When adding indexes you may not see the plans you expect immediately. Be sure to always execute the query a few times to ensure statistics are updated. You may even need to run vacuum analyze on the table to rebuild statistics (although, don’t do vacuum full analyze unless you know that’s what you need as this usually destroys statistics used for things like index only scans).
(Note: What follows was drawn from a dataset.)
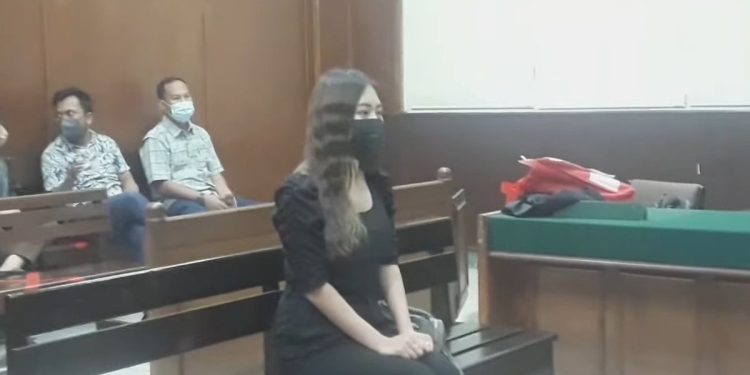 Ayu Thalia Menangis Baca Pledoi Saat Melawan Anak Ahok, Nicholas Sean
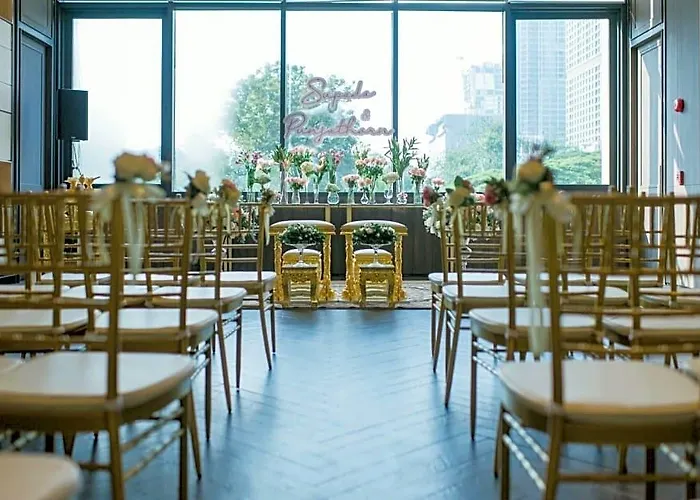 Bliston Suwan Park View Hotel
So far, our original indexes aren’t being used at all. Let’s see how big they are -

select ix, pg_size_pretty(pg_relation_size(ix))
from (
  values ('ix_customer_account'),('ix_purchase_account'),('ix_purchase_customer')
) as _(ix);
          ix          | pg_size_pretty 
----------------------+----------------
 ix_customer_account  | 2208 kB
 ix_purchase_account  | 214 MB
 ix_purchase_customer | 214 MB

That’s nearly half a GB for our test data. This is pretty wasteful, so considering that production systems contain a lot more data than our toy, you can really save some space by not creating wasteful indexes.

drop index ix_customer_account;
drop index ix_purchase_account;
drop index ix_purchase_customer;

In the future, let’s not add indexes until we prove via our query plans that they are actually beneficial.